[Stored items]
[Start of Attachment]

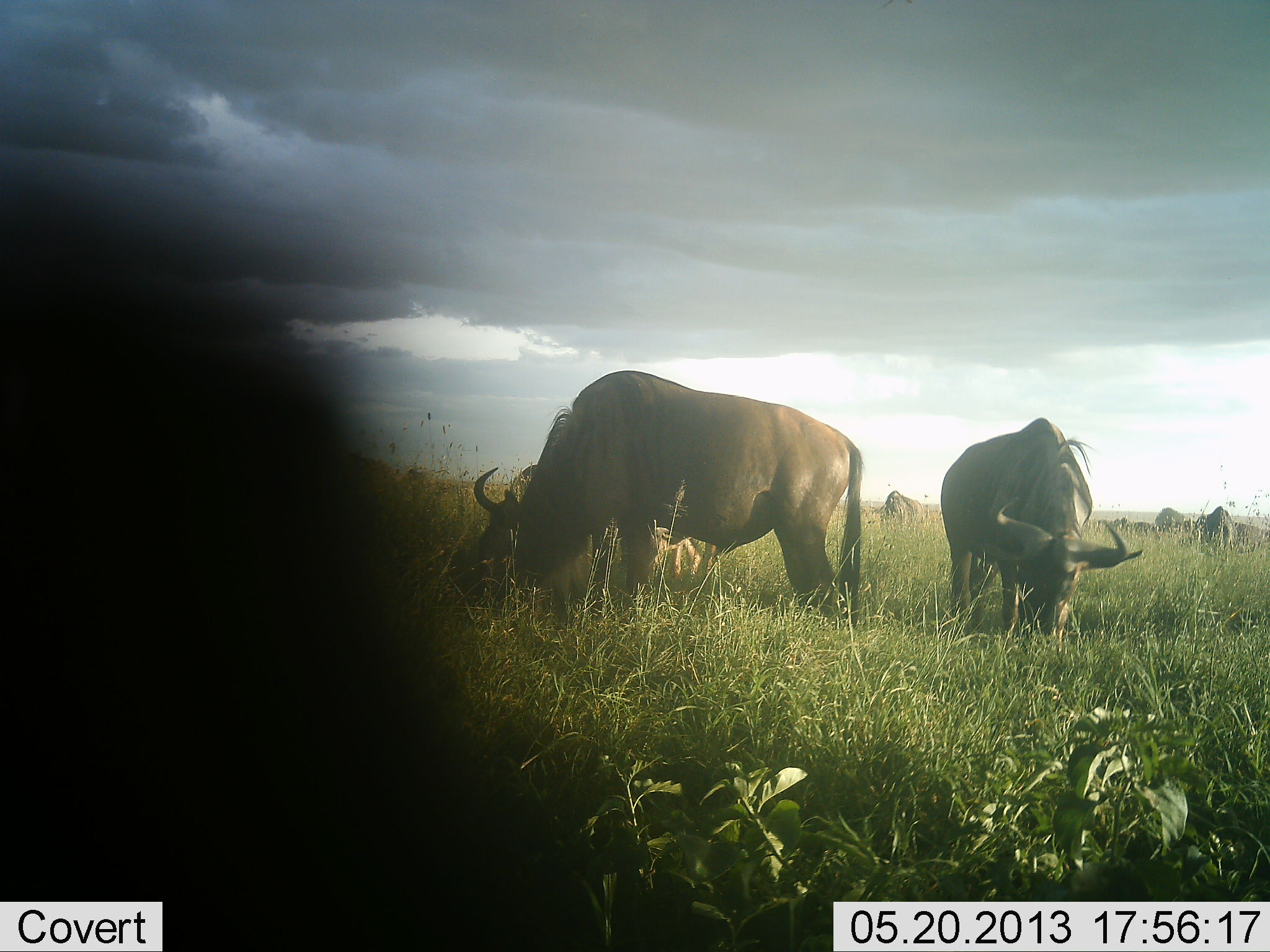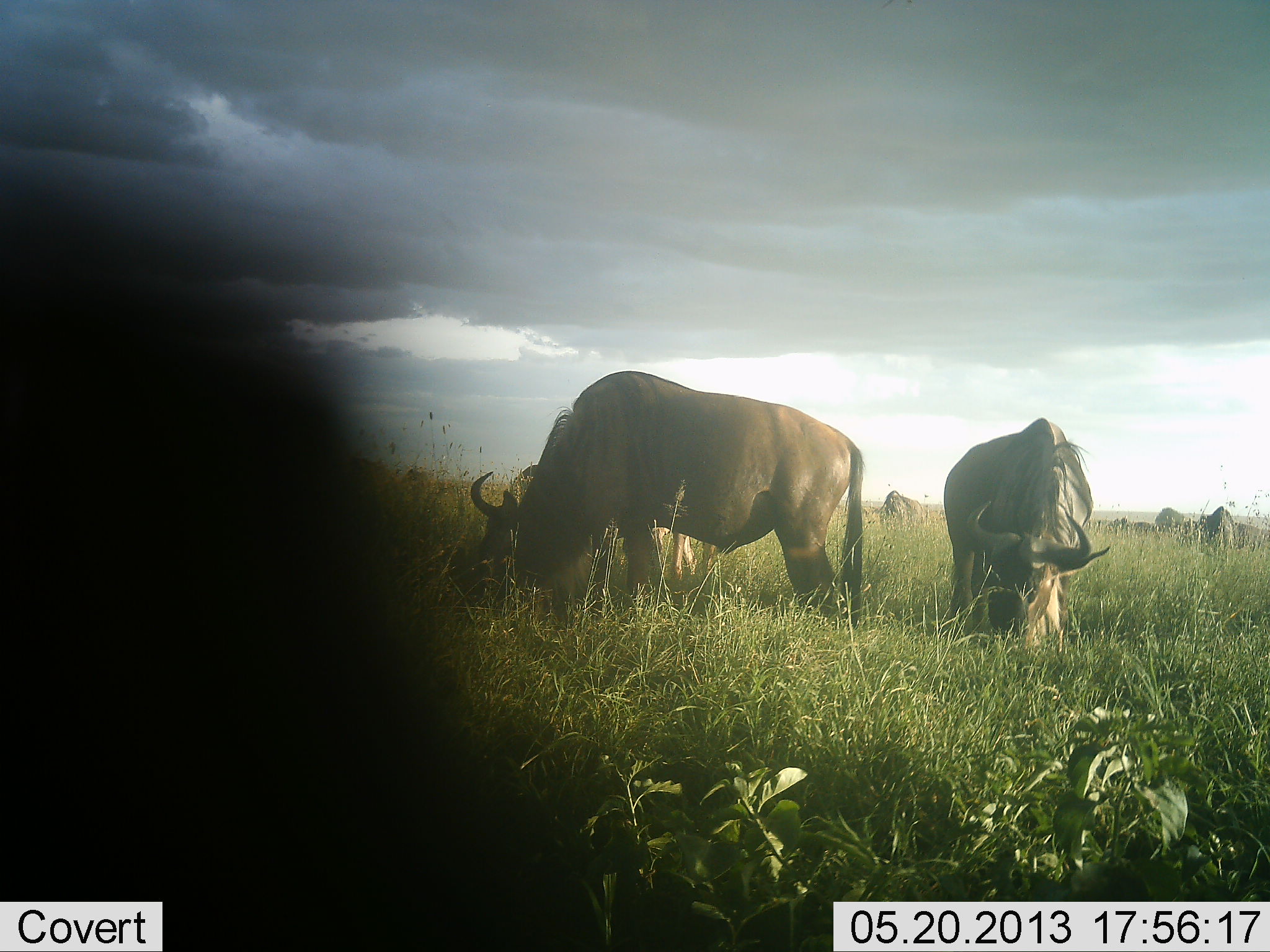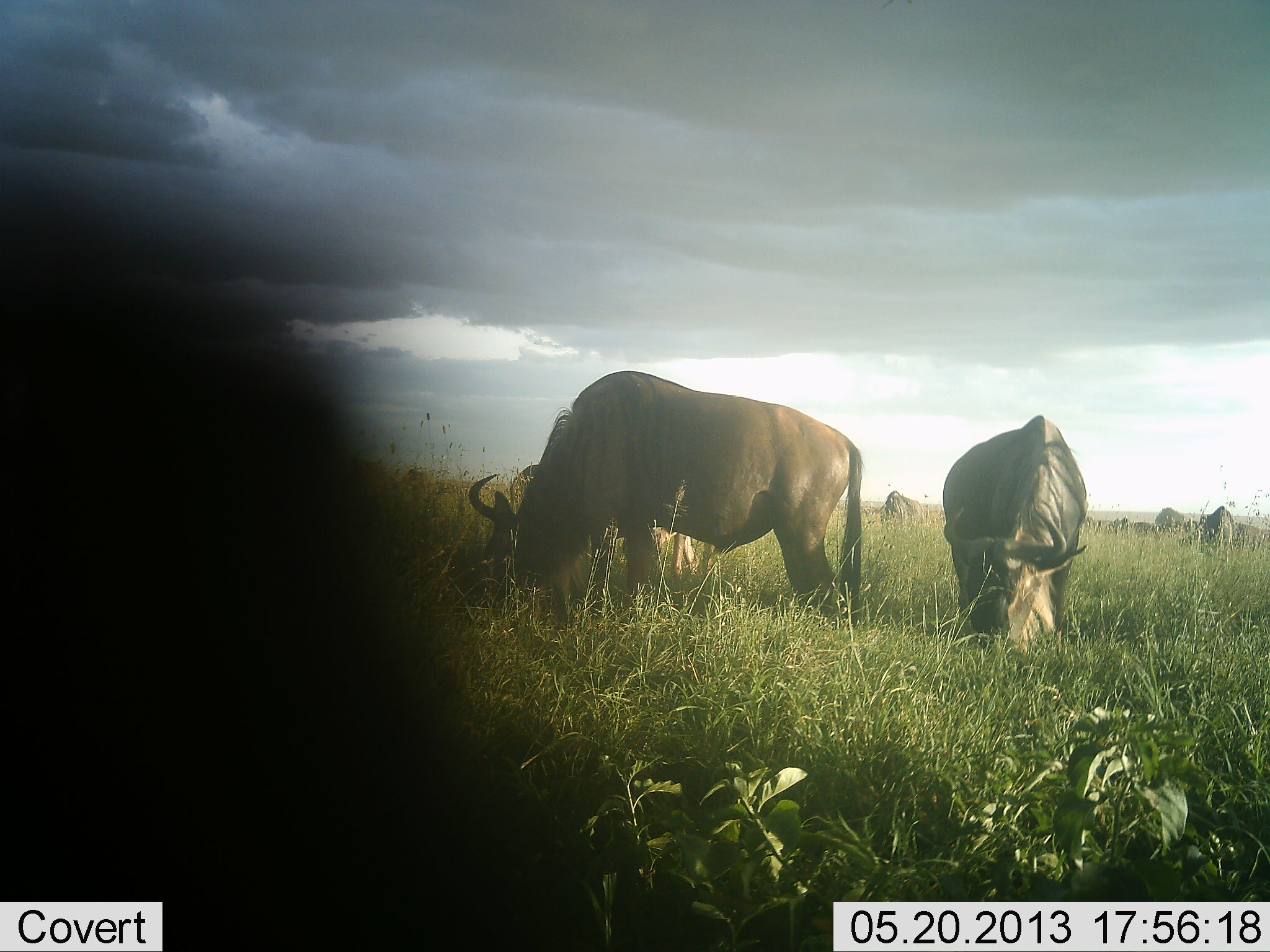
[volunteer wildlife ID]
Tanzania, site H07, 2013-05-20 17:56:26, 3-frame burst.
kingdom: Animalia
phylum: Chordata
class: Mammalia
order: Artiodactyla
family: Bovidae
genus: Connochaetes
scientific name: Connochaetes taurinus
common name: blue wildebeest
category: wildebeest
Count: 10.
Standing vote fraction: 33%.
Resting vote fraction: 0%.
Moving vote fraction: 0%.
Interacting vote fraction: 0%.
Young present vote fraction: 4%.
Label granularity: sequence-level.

[End of Attachment]
[Start of Attachment]

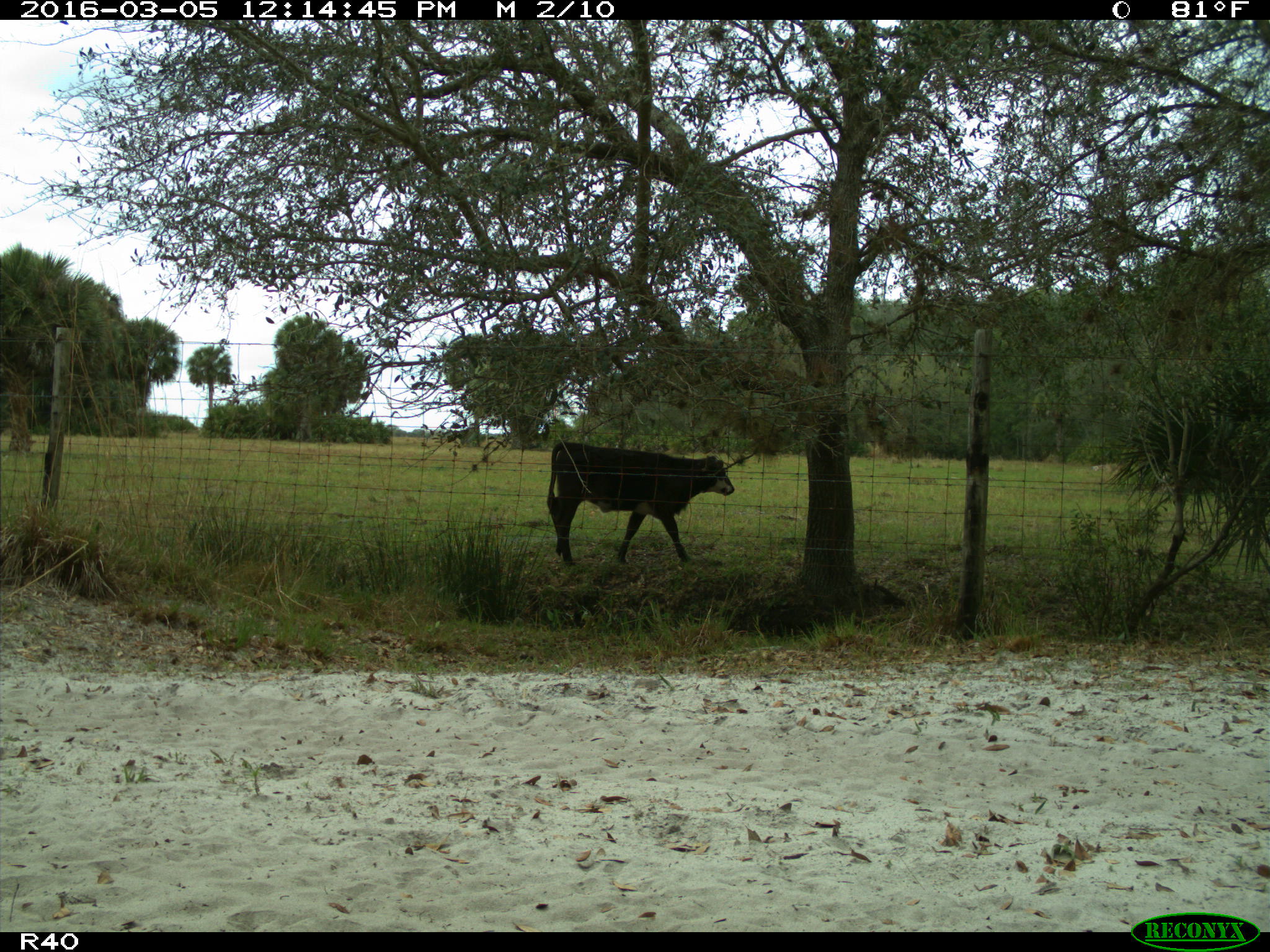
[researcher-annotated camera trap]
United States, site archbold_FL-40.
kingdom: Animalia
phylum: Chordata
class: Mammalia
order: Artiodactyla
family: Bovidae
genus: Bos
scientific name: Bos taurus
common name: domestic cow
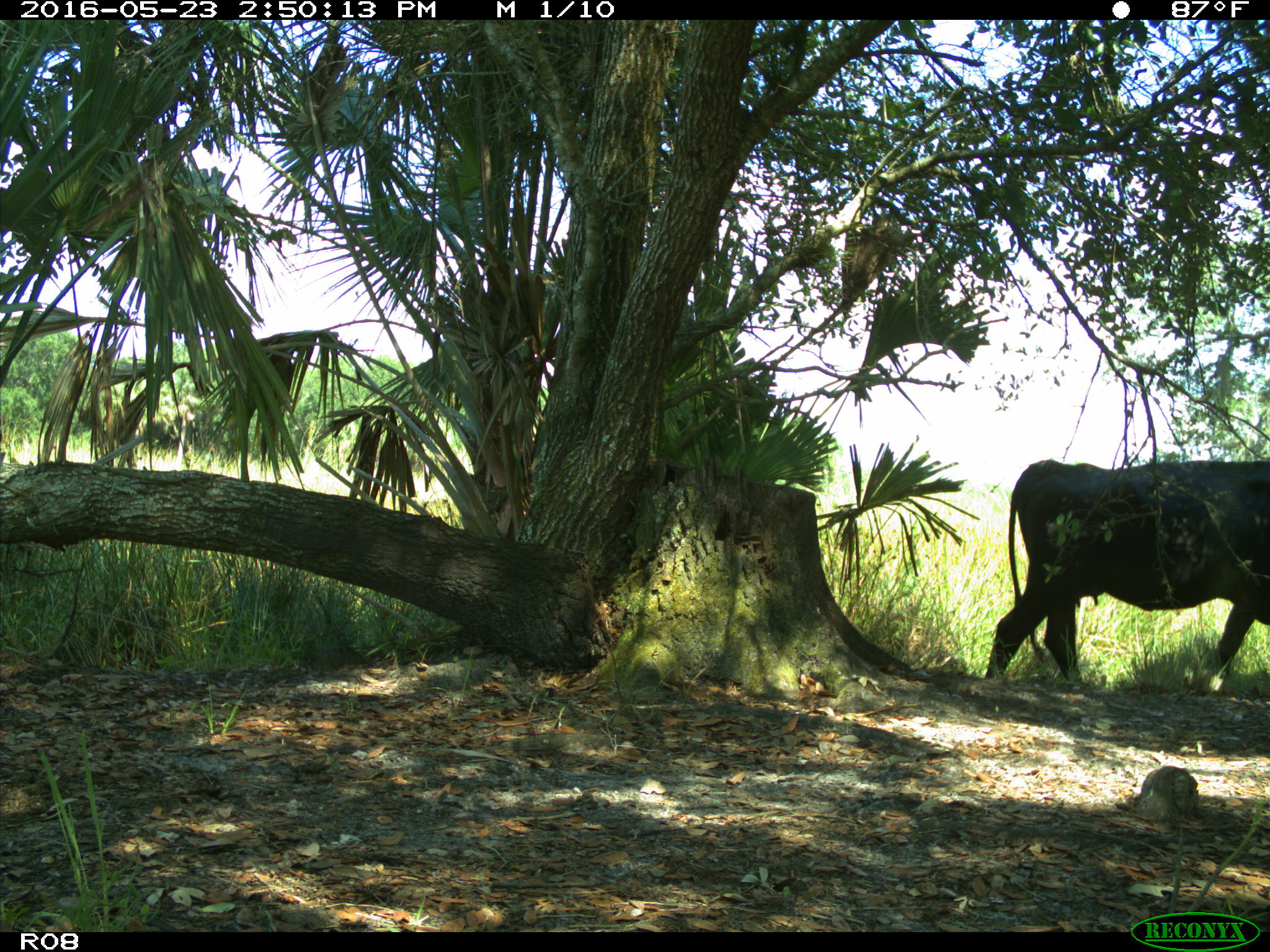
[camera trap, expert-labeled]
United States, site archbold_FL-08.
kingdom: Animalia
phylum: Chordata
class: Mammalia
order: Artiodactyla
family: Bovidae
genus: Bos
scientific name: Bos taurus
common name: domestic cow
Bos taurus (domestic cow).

[End of Attachment]

**Prompt**: What lines of the data include the word "trap"? Copy each of them.

**Written response**:
[researcher-annotated camera trap]
[camera trap, expert-labeled]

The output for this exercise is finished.